§ SOURCE EXCERPT:

● ● ● ● ●

# Visual Memories of RMS St. Helena - 1978 - 1990



## Shipbuilder

Here is a short slide show I made up a couple of days ago for U-Tube.
Bob
http://www.youtube.com/watch?v=GkDE6cEY5TY


----------



## DLongly

*Visual Memories of St Helena 1978 - 1990*

That is a great record of life aboard this iconic little ship, many thanks for posting the link to the Youtube video and well done on putting together such an interesting selection of pictures taken aboard her.


----------



## R58484956

Bob, Thanks for showing St Helena and the 12 models, from shipbuilder to film director


----------



## Shipbuilder

Thanks,
I think the music helped with the St. Helena images. It was one of the standard U Tube backgrounds called "abandoned" 
Bob


----------



## sidsal

Interesting pictures. I believe she doesn't now come to the UK.
What a shame. I had thought we might do the trip - is it still worth while do you think ?


----------



## Shipbuilder

The ship in the slide show no longer exists! She was 16 years old when St. Helena Lines fitted her out as a Class I passenger ship, and 27 years old when she was sold for further trading. In 1990, she became the _Avalon_, sailing out of Durban to the Seychelles, but it was not successful and she was sold again, and shortly after went to scrap. In 1990, we all transferred to the new ship of the same name that was twice the size and carried 132 passengers. That ship is still sailing today, but as you say, no longer comes to the UK. The current route is Ascension - St. Helena - Cape Town and I think they call at Walvis Bay as well. If you want to travel, it would necessitate flying to either Ascension or Cape Town. There are loads of videos on U-Tube about the new ship.

● ● ● ● ●

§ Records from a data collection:
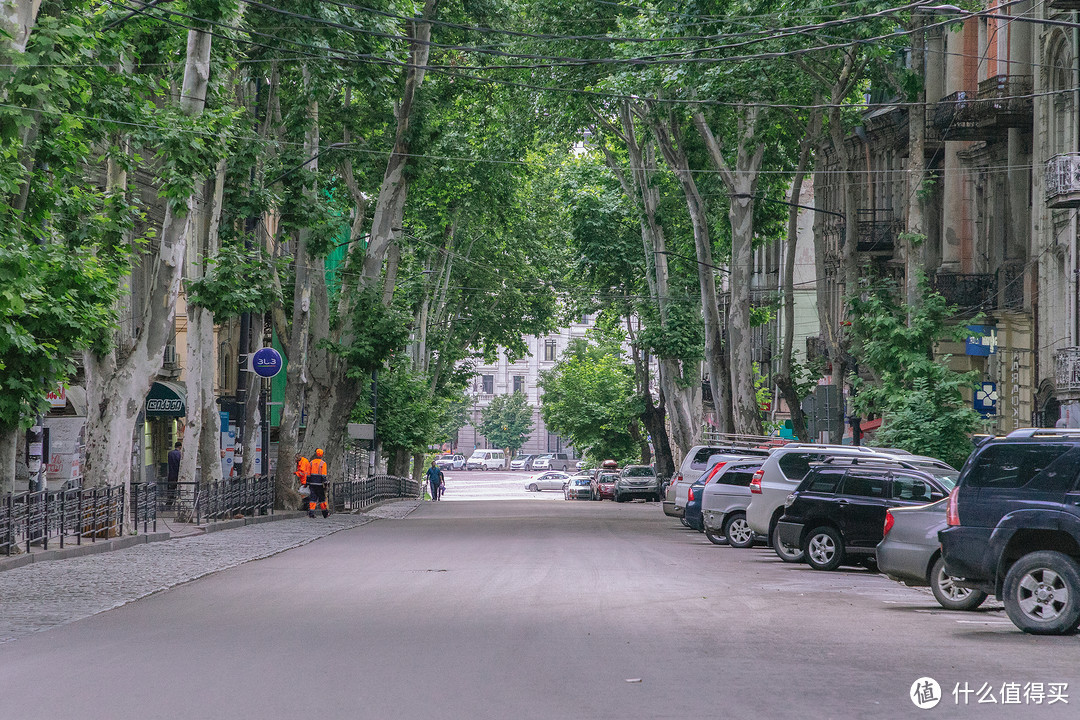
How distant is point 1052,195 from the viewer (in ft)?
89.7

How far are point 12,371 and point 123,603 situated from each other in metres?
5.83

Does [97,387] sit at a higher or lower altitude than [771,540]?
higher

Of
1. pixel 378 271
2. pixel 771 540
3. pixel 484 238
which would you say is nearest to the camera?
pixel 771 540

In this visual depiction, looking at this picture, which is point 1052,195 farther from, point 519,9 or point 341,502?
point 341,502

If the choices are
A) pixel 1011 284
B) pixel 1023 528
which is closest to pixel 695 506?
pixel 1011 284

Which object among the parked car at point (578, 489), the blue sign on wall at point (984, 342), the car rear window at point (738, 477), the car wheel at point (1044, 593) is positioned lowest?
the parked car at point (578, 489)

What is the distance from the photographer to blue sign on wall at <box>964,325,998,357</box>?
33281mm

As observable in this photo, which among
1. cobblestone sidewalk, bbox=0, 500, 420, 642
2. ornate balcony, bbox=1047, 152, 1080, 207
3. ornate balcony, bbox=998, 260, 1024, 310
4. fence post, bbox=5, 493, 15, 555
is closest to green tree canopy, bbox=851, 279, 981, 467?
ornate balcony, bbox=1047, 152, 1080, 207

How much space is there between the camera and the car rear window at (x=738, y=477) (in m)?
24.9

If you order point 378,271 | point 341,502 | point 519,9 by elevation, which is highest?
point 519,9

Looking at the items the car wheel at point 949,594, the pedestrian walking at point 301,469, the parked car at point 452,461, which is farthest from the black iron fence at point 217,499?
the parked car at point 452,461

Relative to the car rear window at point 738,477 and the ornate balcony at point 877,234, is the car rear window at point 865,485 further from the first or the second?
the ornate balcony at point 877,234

● ● ● ● ●

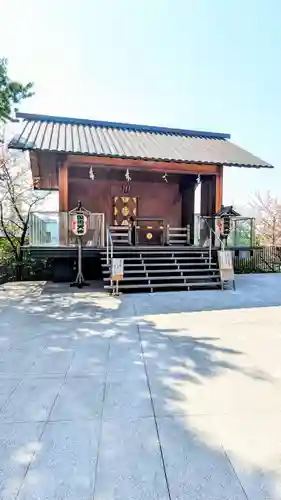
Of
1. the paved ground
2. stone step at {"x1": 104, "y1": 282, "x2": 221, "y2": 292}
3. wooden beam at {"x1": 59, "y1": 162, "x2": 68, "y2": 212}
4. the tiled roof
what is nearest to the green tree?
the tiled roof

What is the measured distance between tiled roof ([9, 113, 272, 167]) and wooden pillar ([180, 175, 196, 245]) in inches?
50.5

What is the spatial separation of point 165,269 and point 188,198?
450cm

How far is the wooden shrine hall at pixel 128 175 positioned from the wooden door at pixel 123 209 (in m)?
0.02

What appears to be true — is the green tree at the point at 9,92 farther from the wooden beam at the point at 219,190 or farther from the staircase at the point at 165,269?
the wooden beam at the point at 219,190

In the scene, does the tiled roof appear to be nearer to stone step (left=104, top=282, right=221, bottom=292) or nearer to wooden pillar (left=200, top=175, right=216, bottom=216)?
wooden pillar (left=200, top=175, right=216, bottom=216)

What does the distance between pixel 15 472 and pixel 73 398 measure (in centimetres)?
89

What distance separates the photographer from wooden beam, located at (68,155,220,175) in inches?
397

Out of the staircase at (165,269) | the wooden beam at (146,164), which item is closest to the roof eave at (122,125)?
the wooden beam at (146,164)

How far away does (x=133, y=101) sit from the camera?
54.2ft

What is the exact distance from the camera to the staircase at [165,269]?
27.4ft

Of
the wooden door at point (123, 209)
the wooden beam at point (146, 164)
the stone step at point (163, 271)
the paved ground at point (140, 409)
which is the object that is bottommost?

● ● ● ● ●

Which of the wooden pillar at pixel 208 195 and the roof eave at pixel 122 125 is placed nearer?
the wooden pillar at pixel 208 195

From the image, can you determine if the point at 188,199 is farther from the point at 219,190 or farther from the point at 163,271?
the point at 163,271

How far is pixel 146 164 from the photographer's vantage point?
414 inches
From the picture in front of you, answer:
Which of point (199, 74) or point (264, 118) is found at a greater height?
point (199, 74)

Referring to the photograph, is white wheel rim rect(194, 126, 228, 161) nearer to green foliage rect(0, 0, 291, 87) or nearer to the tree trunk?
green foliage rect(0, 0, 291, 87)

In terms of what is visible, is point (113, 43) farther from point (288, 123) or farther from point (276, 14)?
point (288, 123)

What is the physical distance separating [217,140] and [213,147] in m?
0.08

● ● ● ● ●

§ TASKS:
a. Please transcribe the passage of the RMS St. Helena thread that opens with the words containing "The ship in" and closes with "the new ship.".
b. Write the next part of the forum thread about RMS St. Helena, picking up after its final post.

§ ANSWERS GIVEN:
a.
The ship in the slide show no longer exists! She was 16 years old when St. Helena Lines fitted her out as a Class I passenger ship, and 27 years old when she was sold for further trading. In 1990, she became the _Avalon_, sailing out of Durban to the Seychelles, but it was not successful and she was sold again, and shortly after went to scrap. In 1990, we all transferred to the new ship of the same name that was twice the size and carried 132 passengers. That ship is still sailing today, but as you say, no longer comes to the UK. The current route is Ascension - St. Helena - Cape Town and I think they call at Walvis Bay as well. If you want to travel, it would necessitate flying to either Ascension or Cape Town. There are loads of videos on U-Tube about the new ship.

b.
I joined the old ship in 1979 and left in early 1990 to go to the new one. I did not like the new one anywhere near as much, because being a bit of a dinosaur, the fancy electronics were well beyond my understanding and it was a continual battle to keep things working - took voluntary redundancy in late 1992 at the age of 48, and never looked back!(Jester) (I was R/O of 1960 qualification vintage).
The old ship, featured in my small slide show, was a pleasure to sail in - the very best of all my 19 ships from 1961 to 1992. That is saying a lot, because before that, I thought nothing could be superior to _Windsor Castle, Reina del Mar _etc in which I served for quite a number of happy years!
Bob


----------



## FILIPVS

Years ago, I remember see "new" St Helene calling in Vigo, berthed in passenger terminal... a singular ship; in fact the only cargo-passenger I ever seen here, if I remember well.


----------



## IMRCoSparks

Nice to see the Furuno FRS48 radar in the wheelhouse at 1.17 ( the small one) . I installed it in Vancouver 1975 when the vessel was called Northland Prince.


----------



## isaacoomber

*Hello,*

Thanks a lot for sharing interesting slide, it brings some good memories. I have really enjoyed to seeing this.


waterton alberta accommodation


----------



## andysk

Nice one Bob, a good selection of pics, but can you still name all those at 1:37 ?

Cheers

Andy


----------



## Shipbuilder

Thanks for replies. The little radar lasted quite a long time and its end came when its range went down to almost nothing the moment the ship got underway. But in port, it was perfect. A very peculiar fault that turned out to be that the scanner was half full of water! The vibration of moving must have sloshed it up into the waveguide. Goodness knows how it worked OK when ship was at anchor, but scanner going round. Problem solved by drilling a hole in bottom of scanner and it took about half an hour to empty. OK after that, but a new scanner was not available and because of corrosion worries, the whole lot was replaced.

Andy.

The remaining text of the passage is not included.